The dark red areas on the map above show that the Pacific waters off of South America are currently very warm. This is an unusual “coastal El Niño” that is not linked to the larger El Niño with global climate implications, says biological oceanographer Francisco Chavez of the Monterey Bay Aquarium Research Institute. A classical El Niño is a band of warm water that develops across the Pacific. That’s in contrast to the La Niña we’ve had the past few years, which is a band of cold water in the Pacific.
Models suggest there’s a 62 percent chance of a classical El Niño developing by June or July, with a four in 10 chance of a strong El Niño. But it’s not a sure thing because El Niño is a consequence of complex atmospheric dynamics—basically, wind blowing warm water over from Asia. “There’s still a lot of uncertainty,” says Chavez. “Forecasting the real El Niño is difficult because the atmosphere is chaotic.”
Whenever El Niño does arrive, it’ll have consequences. On the upside, there tends to be less hurricane activity over in the Atlantic when El Niño is active in the Pacific. But the outcomes for precipitation are mixed: For Peru, El Niño tends to create more rainfall, but to the east in the Amazon rainforest, it can lead to devastating drought. And all that extra heat in the Pacific could significantly raise global temperatures. “There’s a chance for 2023 to be the record warmest year,” says Rohde. “If an El Niño develops, as we now think is likely, 2024 will probably be warmer than 2023.”

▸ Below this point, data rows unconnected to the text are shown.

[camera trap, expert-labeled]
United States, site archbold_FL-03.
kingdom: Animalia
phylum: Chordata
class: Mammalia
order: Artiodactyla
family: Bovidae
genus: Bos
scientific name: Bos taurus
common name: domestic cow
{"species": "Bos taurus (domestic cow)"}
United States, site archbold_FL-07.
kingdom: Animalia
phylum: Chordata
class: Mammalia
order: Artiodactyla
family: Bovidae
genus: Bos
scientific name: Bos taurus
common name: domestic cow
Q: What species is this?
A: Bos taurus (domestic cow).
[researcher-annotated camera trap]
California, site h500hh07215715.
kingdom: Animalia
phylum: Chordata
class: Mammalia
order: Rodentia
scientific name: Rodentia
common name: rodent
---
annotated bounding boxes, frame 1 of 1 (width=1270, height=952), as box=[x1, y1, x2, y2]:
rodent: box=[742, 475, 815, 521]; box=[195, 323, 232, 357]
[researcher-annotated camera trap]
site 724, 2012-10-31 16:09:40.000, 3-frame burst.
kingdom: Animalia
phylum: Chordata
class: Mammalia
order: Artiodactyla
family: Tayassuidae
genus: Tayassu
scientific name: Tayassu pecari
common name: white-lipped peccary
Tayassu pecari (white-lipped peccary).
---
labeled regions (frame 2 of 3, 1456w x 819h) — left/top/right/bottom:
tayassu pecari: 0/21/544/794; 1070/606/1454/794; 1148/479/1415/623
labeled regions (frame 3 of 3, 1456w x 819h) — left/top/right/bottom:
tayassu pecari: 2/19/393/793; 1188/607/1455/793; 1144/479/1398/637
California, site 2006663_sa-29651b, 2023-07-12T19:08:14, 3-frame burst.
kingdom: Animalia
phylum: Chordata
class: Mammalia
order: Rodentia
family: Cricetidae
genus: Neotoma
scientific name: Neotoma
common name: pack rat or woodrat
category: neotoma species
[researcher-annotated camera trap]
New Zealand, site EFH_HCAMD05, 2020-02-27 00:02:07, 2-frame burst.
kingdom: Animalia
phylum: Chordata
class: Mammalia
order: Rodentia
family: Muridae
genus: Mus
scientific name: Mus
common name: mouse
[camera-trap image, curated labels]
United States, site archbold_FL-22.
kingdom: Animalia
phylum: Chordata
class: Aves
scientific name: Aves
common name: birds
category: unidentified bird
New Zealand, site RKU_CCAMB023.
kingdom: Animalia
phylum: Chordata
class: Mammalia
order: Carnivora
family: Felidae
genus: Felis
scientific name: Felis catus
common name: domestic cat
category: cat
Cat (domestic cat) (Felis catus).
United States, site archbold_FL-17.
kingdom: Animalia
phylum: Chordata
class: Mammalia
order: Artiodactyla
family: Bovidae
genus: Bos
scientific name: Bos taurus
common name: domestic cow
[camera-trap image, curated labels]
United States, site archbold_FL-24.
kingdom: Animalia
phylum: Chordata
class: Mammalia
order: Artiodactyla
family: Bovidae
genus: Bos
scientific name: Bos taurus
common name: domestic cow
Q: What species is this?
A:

In the ocean itself, warmer waters—due to El Niño or just overall long-term heating—can become less biologically productive. Some organisms that reach their thermal limit can migrate to colder waters, transforming both the ecosystems they leave and the new ones where they take shelter. But others, like corals, are stuck in place. These animals are particularly sensitive to heat, and bleach in response, releasing their symbiotic algae that provide them energy.
The ocean food chain also depends on the natural circulation of water, which is influenced in part by temperature. When cold water in the depths upwells to the surface, it brings up nutrients that fertilize phytoplankton. These microscopic plants grow in the sunlight, becoming a critical food source for tiny animals called zooplankton. But when water heats up at the surface, it stratifies, turning into a sort of cap that sits on top of colder waters below. “The bigger the cap, the harder it is to break. By heating the ocean, you’re going to basically decrease the amount of nutrients that come up,” says Chavez. “A longer-term concern is: How much is this overall heating going to change the natural fertilization processes, like upwelling? Will the ocean become more of a desert over time?”